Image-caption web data
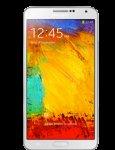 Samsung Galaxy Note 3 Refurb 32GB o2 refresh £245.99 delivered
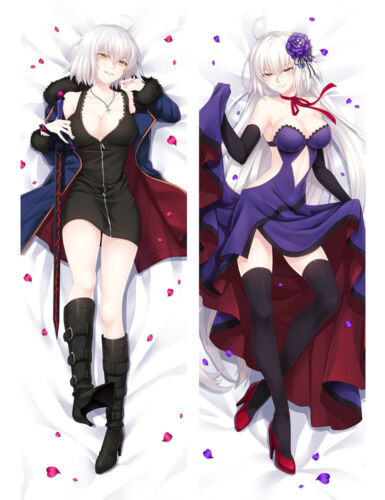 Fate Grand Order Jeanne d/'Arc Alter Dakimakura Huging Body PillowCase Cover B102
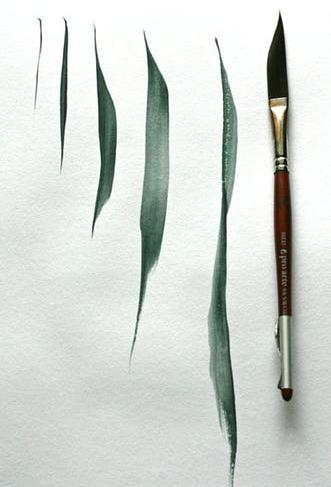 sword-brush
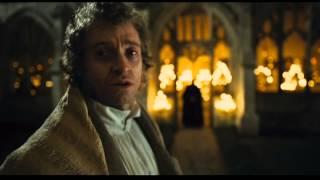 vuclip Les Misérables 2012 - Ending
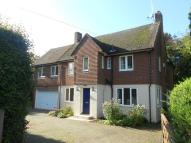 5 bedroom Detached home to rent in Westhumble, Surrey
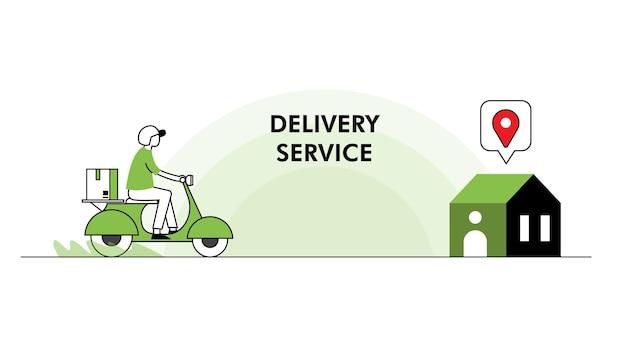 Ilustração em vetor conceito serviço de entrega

* ACTION ITEM *
Begin at the line containing "5 bedroom Detached" and stop at the final line of the data. Retype those lines exactly, without the pictures.

* YOUR SOLUTION *
 5 bedroom Detached home to rent in Westhumble, Surrey
 Ilustração em vetor conceito serviço de entrega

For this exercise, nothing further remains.